O kłopotach z Kantem ciąg dalszy. Dzisiaj o nieco dziwacznej teorii: argumentum ad cranium. Proszę sobie wyobrazić, że pisma Kanta z okresu przedkrytycznego odznaczają się niezwykłą przejrzystością i klarownością. Tymczasem czytelnik Krytyki czystego rozumu (1781) doznaje szoku. Cóż to za rachityczny styl: te zdanie, które nie mają końca. Przecież już Arystoteles w Retoryce pisał, że im dłuższa sekwencja zdań współrzędnie złożonych, tym bardziej staje się nużąca.
++++++++++
- **Zadanie**
Przepisz bez zmian fragment tekstu o Kancie. Zacznij od miejsca ze słowami „O kłopotach z” i zakończ po słowach „staje się nużąca.”.

- **Podane informacje**
++++++++++
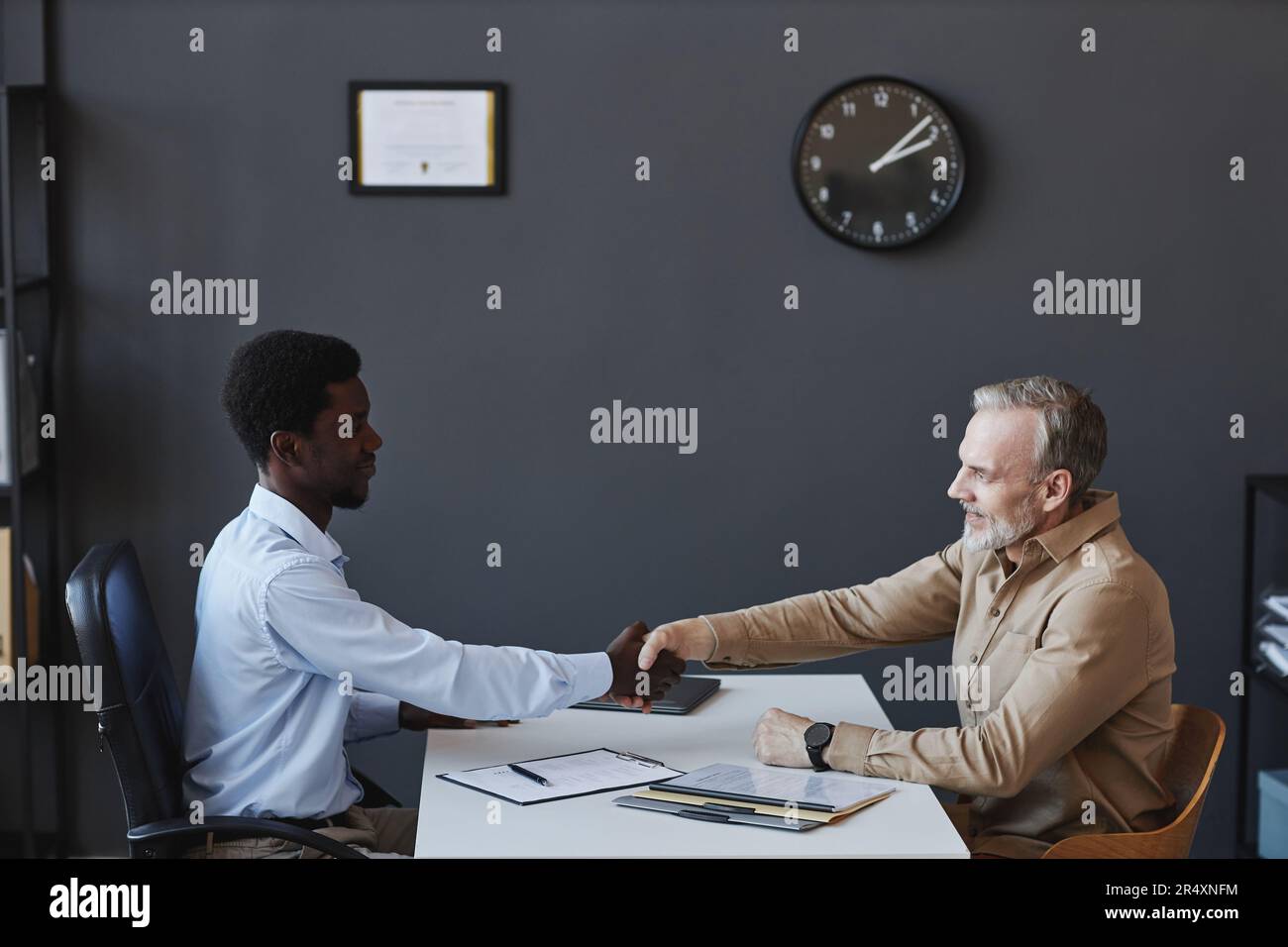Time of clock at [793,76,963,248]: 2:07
++++++++++
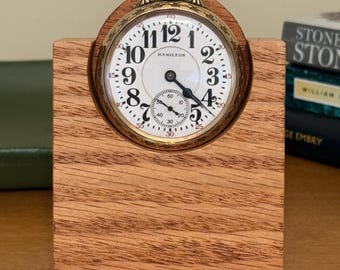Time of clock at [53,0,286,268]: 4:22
++++++++++
- **Wynik zadania**
O kłopotach z Kantem ciąg dalszy. Dzisiaj o nieco dziwacznej teorii: argumentum ad cranium. Proszę sobie wyobrazić, że pisma Kanta z okresu przedkrytycznego odznaczają się niezwykłą przejrzystością i klarownością. Tymczasem czytelnik Krytyki czystego rozumu (1781) doznaje szoku. Cóż to za rachityczny styl: te zdanie, które nie mają końca. Przecież już Arystoteles w Retoryce pisał, że im dłuższa sekwencja zdań współrzędnie złożonych, tym bardziej staje się nużąca.